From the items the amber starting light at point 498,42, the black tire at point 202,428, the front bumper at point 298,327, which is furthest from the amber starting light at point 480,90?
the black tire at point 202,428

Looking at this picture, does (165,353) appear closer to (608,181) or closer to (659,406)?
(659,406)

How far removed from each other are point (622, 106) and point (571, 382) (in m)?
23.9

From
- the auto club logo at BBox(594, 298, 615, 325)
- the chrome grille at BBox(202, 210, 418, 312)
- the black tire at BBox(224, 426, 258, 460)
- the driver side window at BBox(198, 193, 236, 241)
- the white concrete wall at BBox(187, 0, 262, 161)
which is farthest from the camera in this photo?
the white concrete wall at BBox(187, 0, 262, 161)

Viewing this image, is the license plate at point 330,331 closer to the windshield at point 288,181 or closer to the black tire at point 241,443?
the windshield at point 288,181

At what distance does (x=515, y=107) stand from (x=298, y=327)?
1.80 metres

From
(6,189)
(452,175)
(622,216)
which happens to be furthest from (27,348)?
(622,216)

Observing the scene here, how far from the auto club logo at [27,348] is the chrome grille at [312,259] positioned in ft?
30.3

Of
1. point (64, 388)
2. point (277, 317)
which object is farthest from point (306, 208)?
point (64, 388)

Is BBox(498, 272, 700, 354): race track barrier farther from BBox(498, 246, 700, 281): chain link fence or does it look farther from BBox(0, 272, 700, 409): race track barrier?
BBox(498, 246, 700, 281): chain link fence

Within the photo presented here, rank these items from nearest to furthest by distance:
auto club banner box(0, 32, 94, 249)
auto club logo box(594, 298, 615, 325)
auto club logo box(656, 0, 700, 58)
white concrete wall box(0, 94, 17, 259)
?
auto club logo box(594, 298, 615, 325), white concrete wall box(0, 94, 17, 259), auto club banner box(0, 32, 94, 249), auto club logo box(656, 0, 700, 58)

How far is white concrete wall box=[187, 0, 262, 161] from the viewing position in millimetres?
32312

_ _ _

**SET TASK**
Copy all of the records above word for word, leaving nothing out and changing nothing.

**FULL OUTPUT**
From the items the amber starting light at point 498,42, the black tire at point 202,428, the front bumper at point 298,327, which is furthest from the amber starting light at point 480,90?
the black tire at point 202,428

Looking at this picture, does (165,353) appear closer to (608,181) or closer to (659,406)?
(659,406)

How far removed from each other are point (622, 106) and point (571, 382) (in m)?
23.9

From
- the auto club logo at BBox(594, 298, 615, 325)
- the chrome grille at BBox(202, 210, 418, 312)
- the black tire at BBox(224, 426, 258, 460)
- the driver side window at BBox(198, 193, 236, 241)
- the white concrete wall at BBox(187, 0, 262, 161)
which is farthest from the camera in this photo?
the white concrete wall at BBox(187, 0, 262, 161)

Viewing this image, is the license plate at point 330,331 closer to the windshield at point 288,181 or closer to the black tire at point 241,443?
the windshield at point 288,181

At what distance does (x=515, y=107) stand from (x=298, y=327)?
1.80 metres

From
(6,189)
(452,175)
(622,216)
which happens to be furthest from (27,348)?
(622,216)

Observing the scene here, how far from the auto club logo at [27,348] is the chrome grille at [312,259] positioned in ft?
30.3

Of
1. point (64, 388)
2. point (277, 317)
which object is farthest from point (306, 208)?
point (64, 388)

Is BBox(498, 272, 700, 354): race track barrier farther from BBox(498, 246, 700, 281): chain link fence or does it look farther from BBox(0, 272, 700, 409): race track barrier?
BBox(498, 246, 700, 281): chain link fence

Within the photo presented here, rank these items from nearest to furthest by distance:
auto club banner box(0, 32, 94, 249)
auto club logo box(594, 298, 615, 325)
auto club logo box(656, 0, 700, 58)
white concrete wall box(0, 94, 17, 259)
?
auto club logo box(594, 298, 615, 325), white concrete wall box(0, 94, 17, 259), auto club banner box(0, 32, 94, 249), auto club logo box(656, 0, 700, 58)

How far is white concrete wall box=[187, 0, 262, 161] from the viewing position in millimetres?
32312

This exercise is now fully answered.